I’m a monk living in a Buddhist centre in Nottingham, I study and practice Buddhism and teach meditation here.
Bought my first camera about 10 years ago with the sole purpose to document Buddhist events. After a couple of years and lots of crappy photos I decided to hone my skills by doing some street photography. I’ve been doing some sort of photography in public places since.
At present I offer classical concert photography, hold street photography workshops and work on a couple of personal projects.
Photographing for a few years on the streets of Nottingham and occasionally in London resulted in my first series ‘Being Elsewhere’. At present I have three ongoing projects in Cluj, Romania ‘Postcards from Hometown’, Budapest, Hungary ‘District 8’ and Lisbon, Portugal ‘Saudade’ (all working titles).
Normally I only have a camera on me when I’m specifically working on assignments, when leading a workshop and when working on one of my personal series. Even though I don’t walk around with a camera every day as many street photographers would do, I’m on a continuous assignment at my workplace – documenting the various aspects of school life.

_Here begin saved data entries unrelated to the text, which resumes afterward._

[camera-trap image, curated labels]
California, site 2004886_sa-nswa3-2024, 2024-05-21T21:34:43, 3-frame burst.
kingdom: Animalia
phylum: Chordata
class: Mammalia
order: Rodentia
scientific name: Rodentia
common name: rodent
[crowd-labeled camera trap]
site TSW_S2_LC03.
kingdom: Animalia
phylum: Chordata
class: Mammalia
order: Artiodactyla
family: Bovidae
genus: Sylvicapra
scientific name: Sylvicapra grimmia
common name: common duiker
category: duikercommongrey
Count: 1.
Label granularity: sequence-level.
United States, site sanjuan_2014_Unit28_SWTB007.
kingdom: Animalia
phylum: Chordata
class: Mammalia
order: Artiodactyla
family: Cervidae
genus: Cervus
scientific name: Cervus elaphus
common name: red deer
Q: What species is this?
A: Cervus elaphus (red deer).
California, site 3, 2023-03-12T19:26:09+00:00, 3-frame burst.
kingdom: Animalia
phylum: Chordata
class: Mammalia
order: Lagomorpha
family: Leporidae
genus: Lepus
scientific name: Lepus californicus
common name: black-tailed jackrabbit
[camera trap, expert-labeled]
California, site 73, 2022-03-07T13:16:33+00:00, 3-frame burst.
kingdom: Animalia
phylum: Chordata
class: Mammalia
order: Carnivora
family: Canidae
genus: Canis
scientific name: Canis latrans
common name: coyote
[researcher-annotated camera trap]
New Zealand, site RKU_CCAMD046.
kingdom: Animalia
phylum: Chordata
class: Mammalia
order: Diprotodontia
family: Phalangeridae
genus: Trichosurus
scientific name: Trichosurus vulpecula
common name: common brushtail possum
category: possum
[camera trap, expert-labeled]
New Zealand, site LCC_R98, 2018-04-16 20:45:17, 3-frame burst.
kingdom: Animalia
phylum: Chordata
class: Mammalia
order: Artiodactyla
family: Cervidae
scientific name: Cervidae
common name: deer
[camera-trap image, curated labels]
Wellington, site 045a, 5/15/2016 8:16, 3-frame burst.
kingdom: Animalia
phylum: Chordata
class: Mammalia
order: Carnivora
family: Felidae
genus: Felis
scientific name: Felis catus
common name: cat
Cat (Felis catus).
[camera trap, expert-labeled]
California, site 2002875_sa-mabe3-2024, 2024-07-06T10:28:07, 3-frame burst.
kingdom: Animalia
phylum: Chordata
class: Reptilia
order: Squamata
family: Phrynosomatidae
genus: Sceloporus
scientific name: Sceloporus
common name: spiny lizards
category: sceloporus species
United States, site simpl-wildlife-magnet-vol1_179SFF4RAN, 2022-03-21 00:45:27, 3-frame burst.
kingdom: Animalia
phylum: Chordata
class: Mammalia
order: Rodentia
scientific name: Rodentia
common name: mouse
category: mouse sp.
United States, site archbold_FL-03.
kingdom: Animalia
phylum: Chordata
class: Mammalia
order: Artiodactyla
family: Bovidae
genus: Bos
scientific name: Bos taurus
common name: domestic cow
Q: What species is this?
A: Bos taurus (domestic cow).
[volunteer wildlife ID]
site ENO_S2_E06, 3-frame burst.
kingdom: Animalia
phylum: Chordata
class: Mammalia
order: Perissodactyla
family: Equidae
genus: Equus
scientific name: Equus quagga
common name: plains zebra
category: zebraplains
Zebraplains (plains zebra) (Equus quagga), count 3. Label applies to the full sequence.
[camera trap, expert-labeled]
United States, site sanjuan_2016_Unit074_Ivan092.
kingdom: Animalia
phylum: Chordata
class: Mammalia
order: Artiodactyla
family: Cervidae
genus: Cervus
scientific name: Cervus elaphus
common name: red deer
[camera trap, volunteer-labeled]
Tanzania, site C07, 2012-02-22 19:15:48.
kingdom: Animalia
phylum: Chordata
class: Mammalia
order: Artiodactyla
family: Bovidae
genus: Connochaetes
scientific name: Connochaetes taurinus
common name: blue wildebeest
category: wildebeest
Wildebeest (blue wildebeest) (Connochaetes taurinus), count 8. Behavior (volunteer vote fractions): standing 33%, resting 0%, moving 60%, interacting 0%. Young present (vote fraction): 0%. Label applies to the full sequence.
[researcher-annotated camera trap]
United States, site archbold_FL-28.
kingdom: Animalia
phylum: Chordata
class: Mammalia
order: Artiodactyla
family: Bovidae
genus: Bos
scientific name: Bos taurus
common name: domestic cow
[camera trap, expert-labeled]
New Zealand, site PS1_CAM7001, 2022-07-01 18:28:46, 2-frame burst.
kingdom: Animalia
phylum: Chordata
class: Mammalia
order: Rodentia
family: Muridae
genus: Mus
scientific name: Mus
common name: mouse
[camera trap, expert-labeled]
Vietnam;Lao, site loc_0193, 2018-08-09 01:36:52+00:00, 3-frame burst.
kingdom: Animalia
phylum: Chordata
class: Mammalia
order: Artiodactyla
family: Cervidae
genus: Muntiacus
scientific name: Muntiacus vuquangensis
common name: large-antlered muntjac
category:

Generally, it is mostly about playing with the illusion of various seemingly unrelated elements interplaying in an interesting or emotive way. Sensing a particular connection between some photographs has been the starting point for working on series that feel to me coherent emotionally and visually.
In regards to a couple of my series; in the case of ‘Being Elsewhere’ I felt that my photographs were resonating with the longing associated with the impossible quest to find or a home anywhere in an ever-changing world.
In certain parts of ‘District 8’ in Budapest one has the sensation of stepping back several decades in time. Pairing this with the ethnic and social diversity found nowhere else at this extent in Budapest, this part of the city has become the centre of my attention for street photography for the last couple of years.
I’m motivated by the lucid and joyous feelings of being alert, attuned and connected when photographing spontaneously and I find the process of photographing without plans or preconceptions liberating – similarly to free improvisation on musical instruments.
Photography in public places enables me to empathise deeper; to make momentary and occasionally even lasting connections with folks from all walks of life.
There is something magical and enriching about the process of photographing, selecting and sequencing. The photographs themselves can reveal something personal, previously hidden about oneself. Completing my first series under guidance from two outstanding photographers has given me confidence to approach the creative process of photographing and editing in a spontaneous and intuitive manner. Working on a series has also contributed to bringing some understanding and resolution in regards to some past experience.